I would like to thank my mentors Sushain, Jonathan, Xavivars, Unhammer, TinoDidriksen and the entire Apertium community for helping and guiding me throughout the course of this project. All that was accomplished wouldn't have been remotely possible without the support of my mentors. I would also thank Google Summer of Code community to provide me with the platform where I could learn and build my skillset and quench my thirst for open source contribution.

The further part of the wiki mentions about the work I have accomplished during the period of GSoC 2017.

Webpage Translation mode

An interface that lets the user to input a URL, choose a source and a destination language and translate the webpage.

Code

Backend

Frontend

Documentation

Backend

URL Function Parameters Output
/translatePage Translates a webpage
  • langpair: language pair to use for translation
  • url: url of webpage that has to be translated
Returns the translated webpage
curl -Ss 'http://localhost:2737/translatePage?langpair=eng|spa&url=http://facebook.com'

output

Frontend

ENABLED_MODES: an array of the enabled interfaces, a non-empty subset of ['translation', 'analyzation', 'generation', 'sandbox']

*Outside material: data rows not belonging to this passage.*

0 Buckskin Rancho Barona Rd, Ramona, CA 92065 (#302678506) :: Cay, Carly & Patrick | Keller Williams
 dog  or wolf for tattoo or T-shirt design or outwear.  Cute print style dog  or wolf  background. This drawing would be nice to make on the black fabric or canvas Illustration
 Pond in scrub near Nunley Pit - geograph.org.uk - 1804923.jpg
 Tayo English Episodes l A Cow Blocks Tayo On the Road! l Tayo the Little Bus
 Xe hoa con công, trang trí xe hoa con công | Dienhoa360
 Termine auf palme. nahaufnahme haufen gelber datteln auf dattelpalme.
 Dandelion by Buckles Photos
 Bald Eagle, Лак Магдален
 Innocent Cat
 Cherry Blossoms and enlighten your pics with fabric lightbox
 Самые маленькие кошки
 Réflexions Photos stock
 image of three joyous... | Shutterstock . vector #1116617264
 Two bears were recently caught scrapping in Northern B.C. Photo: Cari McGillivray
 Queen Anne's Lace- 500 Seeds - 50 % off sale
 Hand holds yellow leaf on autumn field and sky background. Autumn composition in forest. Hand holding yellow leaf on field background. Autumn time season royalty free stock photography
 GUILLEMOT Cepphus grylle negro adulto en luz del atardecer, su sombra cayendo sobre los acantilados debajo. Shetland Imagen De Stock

  • translation lookup turns on webpage translation mode.

Future Work

1. The backend for this mode is merged through this commit. The screenshot of the current state of interface can be found here.
2. The interface is pretty much functional. However, a future task is to make use of a form handler while submitting the URL links for translation. The related issues are in this comment.


SpellChecker mode

Checks for the spelling of input text for a given language and suggests alternatives if the spelling is wrong.

Code

Backend

Frontend

Documentation

Backend

URL Function Parameters Output
/speller Performs spellchecking on a given text for a given language
  • lang: language to perform spellchecking for
  • q: text to perform spellchecking on
Returns the spellchecking results
curl -Ss 'http://localhost:2737/speller?lang=hin&q=माय' | ascii2uni -a U -q

[{"sugg": [["काय", "1.000000"], ["चाय", "1.000000"], ["राय", "1.000000"], ["हाय", "1.000000"], ["साय", "1.000000"], ["मा", "1.000000"], ["वाय", "1.000000"], ["दाय", "1.000000"], ["गाय", "1.000000"], ["जाय", "1.000000"]], "known": false, "token": "माय"}]

Frontend

ENABLED_MODES: an array of the enabled interfaces, a non-empty subset of ['translation', 'analyzation', 'generation', 'sandbox', 'speller']

  • speller turns on spell checking mode.

Future Work

1. The screenshot of the current state of interface can be found here.
2. Improving the logic of mapping the suggestions returned from the backend for the tokens appropriately to the corresponding text on the frontend.


Dictionary Lookup mode

An interface that generates all forms of a given word. It renders the definitions of a given word for a given language pair after translating them.

Code

Backend

Frontend

Documentation

Backend

URL Function Parameters Output
/dictionaryLookup Generate dictionary forms of a given word
  • langpair: language pair to use for translation
  • q: word to perform dictionary lookup on
Returns the possible forms of after translation
curl -Ss 'http://localhost:2737/dictionaryLookup?langpair=eng|spa&q=light'
{"vblex": ["encender", "iluminar"], "n": ["luz"], "adj": ["ligero", "claro"]}

Frontend

ENABLED_MODES: an array of the enabled interfaces, a non-empty subset of ['translation', 'analyzation', 'generation', 'sandbox']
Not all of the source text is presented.